De quoi le refus d’obtempérer est-il le nom ?
Les cas de « refus d’obtempérer » font de plus en plus régulièrement l’actualité en France, à la fois parce qu’ils sont en augmentation spectaculaire depuis plusieurs années et parce que leur issue est parfois terrible : neuf morts depuis le début de l’année, dont encore deux à Rennes et à Nice ces derniers jours. Certains observateurs estiment qu’il faut alourdir les peines encourues, d’autres qu’il faut davantage règlementer l’usage des armes par les policiers, mais avant d’essayer d’endiguer le phénomène, nous devons nous interroger : que signifie la banalisation de cette attitude d’insubordination ?
Sommes-nous tous des rebelles en puissance ?

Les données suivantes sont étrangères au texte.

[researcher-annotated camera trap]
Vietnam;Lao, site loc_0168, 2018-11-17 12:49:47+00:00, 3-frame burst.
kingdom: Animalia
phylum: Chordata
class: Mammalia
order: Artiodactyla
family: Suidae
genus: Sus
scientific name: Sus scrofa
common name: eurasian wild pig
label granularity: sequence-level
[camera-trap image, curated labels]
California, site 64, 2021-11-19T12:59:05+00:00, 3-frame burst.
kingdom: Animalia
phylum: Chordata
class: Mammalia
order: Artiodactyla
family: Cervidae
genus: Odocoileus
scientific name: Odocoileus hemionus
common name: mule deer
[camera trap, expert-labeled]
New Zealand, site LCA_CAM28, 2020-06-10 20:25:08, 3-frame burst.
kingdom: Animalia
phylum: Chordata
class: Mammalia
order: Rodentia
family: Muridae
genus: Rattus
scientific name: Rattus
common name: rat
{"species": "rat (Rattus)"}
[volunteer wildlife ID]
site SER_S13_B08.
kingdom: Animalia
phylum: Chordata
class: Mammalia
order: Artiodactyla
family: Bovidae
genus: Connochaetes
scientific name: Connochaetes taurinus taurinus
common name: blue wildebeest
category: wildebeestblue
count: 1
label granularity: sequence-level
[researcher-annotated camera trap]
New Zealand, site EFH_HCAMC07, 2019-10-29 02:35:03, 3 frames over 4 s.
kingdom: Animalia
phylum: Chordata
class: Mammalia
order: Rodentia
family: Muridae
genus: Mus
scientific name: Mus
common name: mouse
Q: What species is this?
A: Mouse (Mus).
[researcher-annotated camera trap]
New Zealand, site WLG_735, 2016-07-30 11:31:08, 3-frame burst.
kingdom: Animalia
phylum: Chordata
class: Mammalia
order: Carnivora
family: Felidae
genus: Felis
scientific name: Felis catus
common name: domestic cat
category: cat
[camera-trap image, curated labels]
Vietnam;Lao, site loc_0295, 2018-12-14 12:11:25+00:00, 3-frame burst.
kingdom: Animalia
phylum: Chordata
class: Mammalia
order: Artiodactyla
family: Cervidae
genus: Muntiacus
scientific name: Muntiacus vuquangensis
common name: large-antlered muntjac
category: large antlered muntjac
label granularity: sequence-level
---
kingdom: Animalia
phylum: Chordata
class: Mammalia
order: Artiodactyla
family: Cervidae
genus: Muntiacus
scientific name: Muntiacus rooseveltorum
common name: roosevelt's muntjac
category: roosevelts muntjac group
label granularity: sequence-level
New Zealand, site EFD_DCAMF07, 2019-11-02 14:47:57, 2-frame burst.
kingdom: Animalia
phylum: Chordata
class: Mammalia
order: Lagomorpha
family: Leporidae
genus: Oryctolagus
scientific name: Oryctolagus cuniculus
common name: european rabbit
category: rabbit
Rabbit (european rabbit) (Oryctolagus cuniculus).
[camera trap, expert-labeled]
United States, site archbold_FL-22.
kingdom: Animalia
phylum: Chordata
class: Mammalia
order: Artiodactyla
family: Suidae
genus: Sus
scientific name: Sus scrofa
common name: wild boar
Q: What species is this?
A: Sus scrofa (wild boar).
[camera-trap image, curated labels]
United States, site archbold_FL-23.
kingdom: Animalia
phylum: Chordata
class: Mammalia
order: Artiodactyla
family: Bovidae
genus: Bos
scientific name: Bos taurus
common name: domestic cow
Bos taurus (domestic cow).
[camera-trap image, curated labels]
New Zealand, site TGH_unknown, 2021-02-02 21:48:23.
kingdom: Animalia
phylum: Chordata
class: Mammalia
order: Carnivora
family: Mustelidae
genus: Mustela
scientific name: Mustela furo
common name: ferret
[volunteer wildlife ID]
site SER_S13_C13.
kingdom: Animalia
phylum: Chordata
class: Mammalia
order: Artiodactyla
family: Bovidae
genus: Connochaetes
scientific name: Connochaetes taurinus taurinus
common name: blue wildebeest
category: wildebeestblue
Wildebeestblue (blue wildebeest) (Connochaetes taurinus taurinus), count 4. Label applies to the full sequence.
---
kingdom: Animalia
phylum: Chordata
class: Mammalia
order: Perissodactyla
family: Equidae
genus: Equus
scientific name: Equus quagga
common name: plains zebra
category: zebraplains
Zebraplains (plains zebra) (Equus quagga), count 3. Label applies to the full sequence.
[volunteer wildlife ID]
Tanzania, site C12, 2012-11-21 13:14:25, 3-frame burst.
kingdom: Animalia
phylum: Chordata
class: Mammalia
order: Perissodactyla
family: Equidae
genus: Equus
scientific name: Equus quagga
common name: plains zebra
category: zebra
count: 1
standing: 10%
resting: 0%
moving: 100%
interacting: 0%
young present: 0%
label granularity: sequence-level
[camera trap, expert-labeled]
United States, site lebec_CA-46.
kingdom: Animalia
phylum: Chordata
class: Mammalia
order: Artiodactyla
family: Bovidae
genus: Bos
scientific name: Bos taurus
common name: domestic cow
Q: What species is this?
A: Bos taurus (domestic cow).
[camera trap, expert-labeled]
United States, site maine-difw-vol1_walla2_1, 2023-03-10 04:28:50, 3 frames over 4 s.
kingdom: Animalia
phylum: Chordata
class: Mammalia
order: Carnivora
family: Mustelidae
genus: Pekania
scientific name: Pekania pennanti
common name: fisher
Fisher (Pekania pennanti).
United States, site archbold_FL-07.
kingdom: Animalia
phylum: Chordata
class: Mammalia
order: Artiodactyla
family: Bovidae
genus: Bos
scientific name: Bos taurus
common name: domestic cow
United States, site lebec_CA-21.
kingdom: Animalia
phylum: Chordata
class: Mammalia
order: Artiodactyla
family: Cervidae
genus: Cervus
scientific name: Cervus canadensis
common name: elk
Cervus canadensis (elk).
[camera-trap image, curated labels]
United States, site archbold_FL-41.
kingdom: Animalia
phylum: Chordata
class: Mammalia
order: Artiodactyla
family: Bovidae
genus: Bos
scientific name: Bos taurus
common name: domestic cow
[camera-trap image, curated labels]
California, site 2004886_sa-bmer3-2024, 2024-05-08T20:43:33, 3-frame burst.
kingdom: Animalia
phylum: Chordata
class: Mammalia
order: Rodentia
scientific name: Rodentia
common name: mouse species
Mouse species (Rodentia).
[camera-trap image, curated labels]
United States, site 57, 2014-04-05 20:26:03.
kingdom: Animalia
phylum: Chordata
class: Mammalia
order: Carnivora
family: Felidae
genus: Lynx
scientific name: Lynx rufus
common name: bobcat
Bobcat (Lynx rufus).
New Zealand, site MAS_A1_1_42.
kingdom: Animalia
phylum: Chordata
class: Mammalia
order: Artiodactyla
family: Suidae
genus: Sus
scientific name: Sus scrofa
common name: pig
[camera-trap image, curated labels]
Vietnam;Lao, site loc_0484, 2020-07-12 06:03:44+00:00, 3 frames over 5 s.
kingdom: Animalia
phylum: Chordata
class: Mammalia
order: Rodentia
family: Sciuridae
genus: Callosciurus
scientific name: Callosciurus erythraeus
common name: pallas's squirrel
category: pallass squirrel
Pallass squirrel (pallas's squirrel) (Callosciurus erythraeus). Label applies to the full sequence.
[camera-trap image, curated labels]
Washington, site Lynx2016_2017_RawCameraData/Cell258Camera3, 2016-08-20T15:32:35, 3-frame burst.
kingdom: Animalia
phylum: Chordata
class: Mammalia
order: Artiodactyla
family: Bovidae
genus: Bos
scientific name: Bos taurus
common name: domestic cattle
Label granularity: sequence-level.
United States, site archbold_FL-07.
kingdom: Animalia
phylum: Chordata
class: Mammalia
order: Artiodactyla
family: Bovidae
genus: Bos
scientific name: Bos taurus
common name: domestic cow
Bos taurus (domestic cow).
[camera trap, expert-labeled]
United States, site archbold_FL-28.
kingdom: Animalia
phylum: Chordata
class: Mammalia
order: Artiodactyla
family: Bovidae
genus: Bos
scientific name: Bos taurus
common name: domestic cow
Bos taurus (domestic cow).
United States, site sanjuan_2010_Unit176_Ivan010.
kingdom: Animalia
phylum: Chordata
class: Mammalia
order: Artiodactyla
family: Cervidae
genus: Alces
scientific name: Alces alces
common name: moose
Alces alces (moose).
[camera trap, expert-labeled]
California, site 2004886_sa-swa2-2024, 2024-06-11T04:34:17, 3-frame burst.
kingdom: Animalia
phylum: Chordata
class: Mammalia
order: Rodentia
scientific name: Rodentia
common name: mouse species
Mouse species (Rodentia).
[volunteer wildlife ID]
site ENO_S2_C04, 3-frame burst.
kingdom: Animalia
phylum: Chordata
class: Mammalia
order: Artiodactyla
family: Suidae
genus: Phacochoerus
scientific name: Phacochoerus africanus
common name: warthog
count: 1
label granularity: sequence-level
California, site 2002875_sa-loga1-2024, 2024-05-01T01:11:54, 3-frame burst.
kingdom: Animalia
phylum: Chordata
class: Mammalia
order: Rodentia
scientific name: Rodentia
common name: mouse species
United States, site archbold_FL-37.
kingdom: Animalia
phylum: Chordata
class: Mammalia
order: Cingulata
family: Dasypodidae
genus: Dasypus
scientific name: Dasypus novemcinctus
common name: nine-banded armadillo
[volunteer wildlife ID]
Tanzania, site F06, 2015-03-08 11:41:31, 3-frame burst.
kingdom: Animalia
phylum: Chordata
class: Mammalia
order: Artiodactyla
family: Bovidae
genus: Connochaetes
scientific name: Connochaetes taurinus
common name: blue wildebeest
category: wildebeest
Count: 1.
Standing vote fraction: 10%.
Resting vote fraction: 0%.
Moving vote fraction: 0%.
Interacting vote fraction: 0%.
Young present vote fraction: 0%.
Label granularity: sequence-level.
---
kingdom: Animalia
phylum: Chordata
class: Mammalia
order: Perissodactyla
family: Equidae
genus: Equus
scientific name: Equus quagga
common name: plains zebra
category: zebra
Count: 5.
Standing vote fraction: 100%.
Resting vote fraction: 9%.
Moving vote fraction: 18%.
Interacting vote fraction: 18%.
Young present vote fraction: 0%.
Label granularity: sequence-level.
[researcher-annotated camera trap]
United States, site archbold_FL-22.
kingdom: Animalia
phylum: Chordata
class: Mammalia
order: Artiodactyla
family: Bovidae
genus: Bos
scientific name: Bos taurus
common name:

Bien sûr, il y a les cas qui relèvent du grand banditisme, c’est-à-dire ceux qui veulent échapper à un contrôle de police parce qu’ils risquent gros à être contrôlés. Ces situations-là existent, et ont toujours existé, mais elles restent marginales : la plupart du temps, les refus d’obtempérer, notamment ceux qui sont en augmentation (de 10% entre 2019 et 2021), concernent des délits moins graves, comme un défaut de permis de conduire, voire des délits mineurs. Alors, comment comprendre l’attitude de ceux qui semblent désormais prêts à prendre tous les risques pour eux-mêmes comme pour les policiers qui leur font face, de manière irrationnelle ?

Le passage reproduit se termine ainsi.